Task brief: Which of the lines in the data below contain the string "Tanzania"? Copy each of them.

[Stored data entries]
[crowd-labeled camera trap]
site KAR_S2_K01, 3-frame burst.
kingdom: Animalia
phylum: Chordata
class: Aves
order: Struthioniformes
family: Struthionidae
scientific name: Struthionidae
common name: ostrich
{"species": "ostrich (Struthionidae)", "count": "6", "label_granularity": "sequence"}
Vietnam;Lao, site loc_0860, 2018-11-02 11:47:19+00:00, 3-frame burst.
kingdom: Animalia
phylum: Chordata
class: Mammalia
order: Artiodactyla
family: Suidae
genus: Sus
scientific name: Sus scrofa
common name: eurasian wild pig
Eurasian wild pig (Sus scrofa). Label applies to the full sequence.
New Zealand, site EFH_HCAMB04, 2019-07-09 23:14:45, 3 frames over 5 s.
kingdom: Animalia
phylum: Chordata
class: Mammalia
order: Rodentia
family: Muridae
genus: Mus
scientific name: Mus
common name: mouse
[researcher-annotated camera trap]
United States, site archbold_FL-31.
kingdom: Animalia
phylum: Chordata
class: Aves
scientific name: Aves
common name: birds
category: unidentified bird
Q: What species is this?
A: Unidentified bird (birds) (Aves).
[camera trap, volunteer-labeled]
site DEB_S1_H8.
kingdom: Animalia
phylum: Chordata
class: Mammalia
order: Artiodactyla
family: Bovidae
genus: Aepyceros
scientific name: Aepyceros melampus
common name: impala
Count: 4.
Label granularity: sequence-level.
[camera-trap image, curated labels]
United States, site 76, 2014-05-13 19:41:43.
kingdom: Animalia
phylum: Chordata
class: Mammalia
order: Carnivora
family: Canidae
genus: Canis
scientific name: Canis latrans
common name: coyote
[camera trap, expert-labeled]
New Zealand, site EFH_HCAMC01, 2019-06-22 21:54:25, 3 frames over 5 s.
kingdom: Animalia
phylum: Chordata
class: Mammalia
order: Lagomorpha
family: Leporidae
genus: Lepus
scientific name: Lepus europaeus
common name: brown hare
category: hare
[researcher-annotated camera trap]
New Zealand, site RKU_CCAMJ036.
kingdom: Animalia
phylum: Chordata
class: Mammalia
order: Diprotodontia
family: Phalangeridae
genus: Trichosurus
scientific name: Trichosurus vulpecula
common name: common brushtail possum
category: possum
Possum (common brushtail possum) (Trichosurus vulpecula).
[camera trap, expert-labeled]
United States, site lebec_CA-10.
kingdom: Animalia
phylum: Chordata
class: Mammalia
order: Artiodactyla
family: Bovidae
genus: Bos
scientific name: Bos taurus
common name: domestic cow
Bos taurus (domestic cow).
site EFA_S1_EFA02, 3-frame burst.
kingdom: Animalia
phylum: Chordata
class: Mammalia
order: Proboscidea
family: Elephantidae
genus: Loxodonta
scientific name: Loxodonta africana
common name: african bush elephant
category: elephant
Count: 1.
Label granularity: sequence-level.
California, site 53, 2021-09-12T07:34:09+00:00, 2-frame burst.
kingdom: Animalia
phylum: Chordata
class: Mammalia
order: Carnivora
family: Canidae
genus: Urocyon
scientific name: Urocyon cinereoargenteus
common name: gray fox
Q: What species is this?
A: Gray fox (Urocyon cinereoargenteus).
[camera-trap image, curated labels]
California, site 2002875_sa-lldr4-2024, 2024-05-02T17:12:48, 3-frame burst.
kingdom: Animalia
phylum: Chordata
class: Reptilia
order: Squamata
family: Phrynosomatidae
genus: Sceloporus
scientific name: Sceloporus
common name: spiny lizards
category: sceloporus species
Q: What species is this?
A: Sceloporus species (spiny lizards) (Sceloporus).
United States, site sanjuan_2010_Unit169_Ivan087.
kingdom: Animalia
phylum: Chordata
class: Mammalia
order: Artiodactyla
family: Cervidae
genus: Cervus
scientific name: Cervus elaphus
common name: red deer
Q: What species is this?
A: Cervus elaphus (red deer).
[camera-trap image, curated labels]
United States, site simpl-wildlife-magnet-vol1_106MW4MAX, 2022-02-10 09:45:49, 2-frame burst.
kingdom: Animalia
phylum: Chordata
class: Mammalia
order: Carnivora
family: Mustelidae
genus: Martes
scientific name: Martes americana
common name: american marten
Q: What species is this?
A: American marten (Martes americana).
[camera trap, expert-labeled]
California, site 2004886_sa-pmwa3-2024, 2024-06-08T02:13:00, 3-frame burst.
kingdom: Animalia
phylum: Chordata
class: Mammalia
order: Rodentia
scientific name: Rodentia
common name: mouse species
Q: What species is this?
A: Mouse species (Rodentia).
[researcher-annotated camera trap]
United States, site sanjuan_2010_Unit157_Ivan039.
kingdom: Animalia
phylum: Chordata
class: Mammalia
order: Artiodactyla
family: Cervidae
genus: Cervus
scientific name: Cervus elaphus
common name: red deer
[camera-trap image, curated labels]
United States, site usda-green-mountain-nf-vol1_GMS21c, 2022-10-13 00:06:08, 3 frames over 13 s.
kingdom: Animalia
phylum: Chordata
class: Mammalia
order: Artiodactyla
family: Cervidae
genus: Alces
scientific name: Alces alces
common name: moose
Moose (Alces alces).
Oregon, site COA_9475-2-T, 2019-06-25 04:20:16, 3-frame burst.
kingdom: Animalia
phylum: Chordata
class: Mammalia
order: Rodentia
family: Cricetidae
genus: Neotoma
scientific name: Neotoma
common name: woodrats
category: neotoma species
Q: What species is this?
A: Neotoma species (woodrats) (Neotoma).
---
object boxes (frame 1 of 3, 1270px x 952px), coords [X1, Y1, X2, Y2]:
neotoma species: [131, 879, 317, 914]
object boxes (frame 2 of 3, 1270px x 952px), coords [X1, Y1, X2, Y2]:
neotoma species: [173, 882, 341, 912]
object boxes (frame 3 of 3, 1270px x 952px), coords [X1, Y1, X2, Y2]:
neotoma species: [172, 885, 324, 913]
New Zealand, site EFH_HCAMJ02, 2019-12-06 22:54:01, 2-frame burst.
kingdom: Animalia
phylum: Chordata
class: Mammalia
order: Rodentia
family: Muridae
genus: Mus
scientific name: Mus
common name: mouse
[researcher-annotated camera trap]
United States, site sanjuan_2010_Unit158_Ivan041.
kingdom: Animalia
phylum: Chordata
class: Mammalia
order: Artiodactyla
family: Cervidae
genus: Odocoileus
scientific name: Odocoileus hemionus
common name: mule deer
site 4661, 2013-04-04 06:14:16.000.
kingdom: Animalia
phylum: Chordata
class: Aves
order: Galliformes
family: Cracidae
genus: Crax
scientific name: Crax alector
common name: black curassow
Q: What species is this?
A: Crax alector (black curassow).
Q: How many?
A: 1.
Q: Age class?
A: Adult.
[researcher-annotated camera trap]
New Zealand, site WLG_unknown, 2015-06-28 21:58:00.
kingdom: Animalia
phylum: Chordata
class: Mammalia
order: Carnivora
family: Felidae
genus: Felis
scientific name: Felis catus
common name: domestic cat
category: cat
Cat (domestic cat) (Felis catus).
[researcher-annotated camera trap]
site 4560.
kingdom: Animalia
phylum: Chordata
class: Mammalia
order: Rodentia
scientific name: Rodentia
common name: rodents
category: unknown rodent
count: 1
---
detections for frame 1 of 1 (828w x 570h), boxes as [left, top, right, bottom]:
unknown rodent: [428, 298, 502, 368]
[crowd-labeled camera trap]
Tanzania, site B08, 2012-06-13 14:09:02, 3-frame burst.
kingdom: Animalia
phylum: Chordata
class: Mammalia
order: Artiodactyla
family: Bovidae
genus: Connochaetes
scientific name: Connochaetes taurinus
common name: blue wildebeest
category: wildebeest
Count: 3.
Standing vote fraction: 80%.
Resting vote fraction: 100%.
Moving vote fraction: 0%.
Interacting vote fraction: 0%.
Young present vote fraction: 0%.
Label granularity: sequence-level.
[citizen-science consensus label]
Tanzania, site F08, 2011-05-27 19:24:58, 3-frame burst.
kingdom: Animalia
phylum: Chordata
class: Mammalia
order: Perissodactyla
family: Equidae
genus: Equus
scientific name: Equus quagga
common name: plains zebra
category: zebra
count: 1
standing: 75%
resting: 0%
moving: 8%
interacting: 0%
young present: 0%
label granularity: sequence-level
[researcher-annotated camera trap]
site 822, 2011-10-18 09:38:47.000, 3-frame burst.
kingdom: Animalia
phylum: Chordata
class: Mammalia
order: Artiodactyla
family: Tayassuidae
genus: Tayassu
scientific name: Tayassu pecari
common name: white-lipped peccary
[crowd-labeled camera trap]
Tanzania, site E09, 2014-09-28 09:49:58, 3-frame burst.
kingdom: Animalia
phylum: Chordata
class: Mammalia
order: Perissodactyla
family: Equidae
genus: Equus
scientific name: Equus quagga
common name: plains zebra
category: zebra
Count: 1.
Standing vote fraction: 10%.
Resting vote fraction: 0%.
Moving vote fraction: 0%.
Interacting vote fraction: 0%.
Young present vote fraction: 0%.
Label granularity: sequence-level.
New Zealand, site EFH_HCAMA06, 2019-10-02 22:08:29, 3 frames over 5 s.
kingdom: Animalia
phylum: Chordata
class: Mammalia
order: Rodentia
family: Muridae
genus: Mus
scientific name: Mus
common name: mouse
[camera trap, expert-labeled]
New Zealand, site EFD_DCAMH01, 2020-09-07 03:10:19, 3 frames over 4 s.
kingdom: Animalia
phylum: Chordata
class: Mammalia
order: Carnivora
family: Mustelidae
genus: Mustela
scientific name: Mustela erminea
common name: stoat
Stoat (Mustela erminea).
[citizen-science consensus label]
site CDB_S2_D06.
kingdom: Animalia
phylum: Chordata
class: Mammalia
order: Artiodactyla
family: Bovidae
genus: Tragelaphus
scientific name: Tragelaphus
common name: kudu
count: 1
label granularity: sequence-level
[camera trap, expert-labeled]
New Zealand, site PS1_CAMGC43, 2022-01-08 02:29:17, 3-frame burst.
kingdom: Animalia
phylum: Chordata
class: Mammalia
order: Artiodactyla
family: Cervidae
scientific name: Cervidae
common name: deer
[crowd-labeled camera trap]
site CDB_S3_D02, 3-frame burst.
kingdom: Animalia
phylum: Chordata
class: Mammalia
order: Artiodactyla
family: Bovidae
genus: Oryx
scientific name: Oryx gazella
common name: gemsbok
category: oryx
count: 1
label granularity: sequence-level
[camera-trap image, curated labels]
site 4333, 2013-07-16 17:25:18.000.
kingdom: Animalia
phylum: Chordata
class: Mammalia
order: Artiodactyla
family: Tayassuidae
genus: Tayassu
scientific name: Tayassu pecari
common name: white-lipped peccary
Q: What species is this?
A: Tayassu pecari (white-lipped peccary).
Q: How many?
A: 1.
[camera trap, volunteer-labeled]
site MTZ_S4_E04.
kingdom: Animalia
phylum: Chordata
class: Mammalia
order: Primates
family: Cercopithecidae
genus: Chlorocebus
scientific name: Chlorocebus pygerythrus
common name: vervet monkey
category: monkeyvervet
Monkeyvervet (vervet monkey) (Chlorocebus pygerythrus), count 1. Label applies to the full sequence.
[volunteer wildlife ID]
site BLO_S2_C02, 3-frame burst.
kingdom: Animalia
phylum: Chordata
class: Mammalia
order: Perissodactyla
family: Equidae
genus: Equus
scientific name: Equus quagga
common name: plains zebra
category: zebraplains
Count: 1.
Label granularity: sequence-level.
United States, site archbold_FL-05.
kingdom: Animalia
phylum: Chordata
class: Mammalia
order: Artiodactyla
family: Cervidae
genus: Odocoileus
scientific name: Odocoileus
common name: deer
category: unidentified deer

Output of the exercise:
Tanzania, site B08, 2012-06-13 14:09:02, 3-frame burst.
Tanzania, site F08, 2011-05-27 19:24:58, 3-frame burst.
Tanzania, site E09, 2014-09-28 09:49:58, 3-frame burst.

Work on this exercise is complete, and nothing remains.